Michael Lewis is my friend.
Not really, of course, I’ve never met or talked with him, but he’s taught me a lot with his writing and for that I feel very friendly towards Michael Lewis.
I found some time this winter to spend with his book, The Big Short. He promised, right up front and on the cover to show me the inside of (cue ominous music) THE DOOMSDAY MACHINE.
I can’t believe I waited so long to take him up on that.
Wall Street had created a glorious profit-manufacturing black box, a sort of magician’s cabinet where something goes in and some other thing comes out, spewing coins. No one but the magicians and some of their assistants knew how it worked, but everyone applauded.
On the outside of every in-group is at least one out-group of misfits, and Lewis introduces a few and shows what they found when they peeked into Wall Street’s little manufacturing shop of mortgage bonds.
The investments were complicated by design, creating lots of smoke. Inside the investments, bonds mirrored each other to give an illusion of endless profits.
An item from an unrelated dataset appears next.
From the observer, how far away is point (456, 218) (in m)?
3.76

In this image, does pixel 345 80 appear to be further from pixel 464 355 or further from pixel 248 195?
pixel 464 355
Entire industries had been puffed up on the belief that there were endless profits. The money flowed in. Wall Street was sucking up money.
The misfits discovered the mirrors and saw through the complicated structure and realized it would implode. They found a way to trick the tricksters into giving them lots of the money too.
That’s about as simple as I can make it.
There are actually no magicians in Lewis’ book. It’s better than that. It’s a tale of greed and betrayal and we’re all still living in the aftermath. Wall Street is still blowing smoke to cover their tracks and the same people who helped blow smoke all along are still helping them now.
Anyone who still believes that it was all too complicated to understand should read this book.